È indubbio che il film si regga totalmente sulla personalità della protagonista che monopolizza la scena. Una donna che tenta di emergere dall’abisso delle sue malinconie ma così lontana dalla vita che è costretta a condurre accanto alla sorella Ginger, cassiera di un supermercato che si accompagna sempre a uomini di dubbio gusto.
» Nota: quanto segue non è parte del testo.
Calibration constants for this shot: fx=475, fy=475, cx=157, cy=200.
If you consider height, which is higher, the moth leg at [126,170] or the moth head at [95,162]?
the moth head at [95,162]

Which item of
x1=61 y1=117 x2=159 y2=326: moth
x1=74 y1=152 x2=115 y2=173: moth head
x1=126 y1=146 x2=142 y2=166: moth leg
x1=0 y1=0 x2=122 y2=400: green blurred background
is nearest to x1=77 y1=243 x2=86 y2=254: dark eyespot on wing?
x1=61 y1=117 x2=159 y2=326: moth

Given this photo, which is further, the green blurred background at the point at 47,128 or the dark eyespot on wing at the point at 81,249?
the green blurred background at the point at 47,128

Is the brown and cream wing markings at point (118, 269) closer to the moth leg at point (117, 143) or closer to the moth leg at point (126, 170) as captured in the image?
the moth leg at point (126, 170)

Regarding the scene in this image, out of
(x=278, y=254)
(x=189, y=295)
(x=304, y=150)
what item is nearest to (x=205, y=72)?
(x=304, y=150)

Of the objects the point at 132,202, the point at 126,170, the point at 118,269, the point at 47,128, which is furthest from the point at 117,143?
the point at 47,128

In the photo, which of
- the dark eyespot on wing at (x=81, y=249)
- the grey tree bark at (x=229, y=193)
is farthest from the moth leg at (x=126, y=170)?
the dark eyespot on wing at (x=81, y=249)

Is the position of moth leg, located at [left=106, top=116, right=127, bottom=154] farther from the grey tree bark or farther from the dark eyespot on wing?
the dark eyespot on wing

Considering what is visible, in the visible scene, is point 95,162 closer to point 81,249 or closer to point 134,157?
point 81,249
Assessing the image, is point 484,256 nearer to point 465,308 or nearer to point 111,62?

Questa differenza già biologica (come tiene più volte a sottolineare visto che sono state entrambe adottate), trova supporto nello sforzo creativo di Jasmine ad inventarsi una nuova vita. Da bimba modello che sogna un principe azzurro, cresce e riesce a realizzare i propri desideri. Continua a inventarsi in questo mondo perfetto anche quando suo marito si rivela quello che è, un truffatore fedifrago. Jasmine vive costantemente su un palcoscenico, dove recita un personaggio. È per fuggire da quella platea - invitata prima ai suoi party, ma che dopo il tracollo della sua vita, giudica Jasmine con commiserazione - che decide persino di rifugiarsi in una San Francisco così ordinaria per le sue borse Vuitton e i suoi abiti bon-ton. Ma fuggendo il risultato non cambia: anche lontana dal suo ambiente sofisticato trova qualcuno pronto a giudicarla, in questa costante messa in scena di sé. La protagonista si crea una nuova identità: prima più umana, provando a diventare un’impiegata modello che studia di notte per imparare come funziona il computer. Si finge anche arredatrice di interni, e riesce persino ad ammaliare un interessante diplomatico. Ma la finzione che permea la sua vita continua a scoppiare per aria, come bolle di sapone. E tutto ciò che resta è uno sguardo perduto nel vuoto, una solitudine e un dolore interiore che alla fine si rivolge con imbarazzo agli ultimi spettatori: il pubblico della sala cinematografica. Superiore alla prova di Allen è la sua capacità di scelta del cast: senza la Blanchett, la sceneggiatura sarebbe stata a tratti ridondante. Il merito va riconosciuto ad un’attrice ipnotica, capace di tenere col fiato sospeso anche quando il dramma, talmente duro, diventa insostenibile e imbarazzante.